++++ Texto extraído
Este fenómeno, en lugar de ser un suceso aislado, constituye una práctica habitual que deteriora la confianza en los medios y fomenta un ambiente de desconfianza en la sociedad. Mediante estrategias como el sensacionalismo, el cherry picking y la propagación de fake news, ciertos sectores de la prensa intentan minar la reputación y, de esta forma, alimentan la polarización y el resentimiento social; un acto deliberado de demolición de cualquier «otro» que no se ajuste a los intereses del periodista o del medio en cuestión.
El periodismo como herramienta de demolición reputacional
En la era de la información, los medios de comunicación poseen un poder colosal sobre la opinión pública y, cuando este poder se emplea con intenciones poco claras, se transforma en una herramienta capaz de arruinar reputaciones y carreras profesionales, creando un ambiente hostil hacia ciertas personas. Esta práctica se asemeja más a una campaña de difamación orquestada para complacer intereses particulares.
++++++++
→ **Instrucción 1**
En el texto sobre el periodismo como herramienta de demolición reputacional, ¿qué estrategias usan ciertos sectores de la prensa para minar la reputación?
→ **Instrucción 2**
Indica si cada afirmación concuerda con el texto sobre el periodismo como herramienta de demolición reputacional. Responde sí o no y cita las palabras del texto que lo deciden.
(a) El fenómeno descrito es un suceso aislado.
(b) Los medios de comunicación tienen un poder colosal sobre la opinión pública.
(c) Estas prácticas reducen la polarización social.
→ **Instrucción 3**
Retoma el texto sobre el periodismo como herramienta de demolición reputacional y continúalo después de su última oración.
Las líneas no tienen ningún papel en esta parte.
++++ Contenido del conjunto
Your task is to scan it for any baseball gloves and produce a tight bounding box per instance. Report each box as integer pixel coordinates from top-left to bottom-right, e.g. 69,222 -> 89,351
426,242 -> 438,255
++++++++
→ **Respuesta 1**
El sensacionalismo, el cherry picking y la propagación de fake news.

→ **Respuesta 2**
(a) No: «en lugar de ser un suceso aislado, constituye una práctica habitual».
(b) Sí: «los medios de comunicación poseen un poder colosal sobre la opinión pública».
(c) No: «alimentan la polarización y el resentimiento social».

→ **Respuesta 3**
Y, de hecho, la era digital se ha convertido en un terreno fértil para esta epidemia, dado que todo se relaciona con lo simbólico y lo discursivo; basta con crear una frase falsa, hostil o difamatoria y repetirla (casi como un mantra) sin cesar en todos y cada uno de los medios y plataformas disponibles. Parece que cuanto más se repite y más voces lo afirmen, mayor veracidad se le atribuye al enunciado. Así, la realidad objetiva queda relegada, mientras que lo discursivo adquiere una legitimidad que se mide por la cantidad de comentarios, «me gusta» o reproducciones que obtiene.
Estas informaciones erróneas, amplificadas en gran medida por las redes sociales, se propagan con rapidez y crean un ambiente de desconfianza general, ya que construyen relatos negativos que generan dudas sobre la integridad de estas personas, debilitando su credibilidad y socavando su influencia.
En este contexto, las fake news, o noticias falsas, se han convertido en una epidemia a nivel mundial y, en efecto, una enfermedad terminal para aquellos que caen en la mira del poder mediático. Luego de ser objeto de una fake, el individuo afectado experimenta una muerte simbólica ante la sociedad que consume dicho contenido, y esa muerte simbólica es, sin duda, la peor de las muertes para las figuras que ostentan ciertos rasgos de liderazgo; un liderazgo que resulta inconveniente para ciertos intereses, aquellos de quienes intercambian favores con esos medios.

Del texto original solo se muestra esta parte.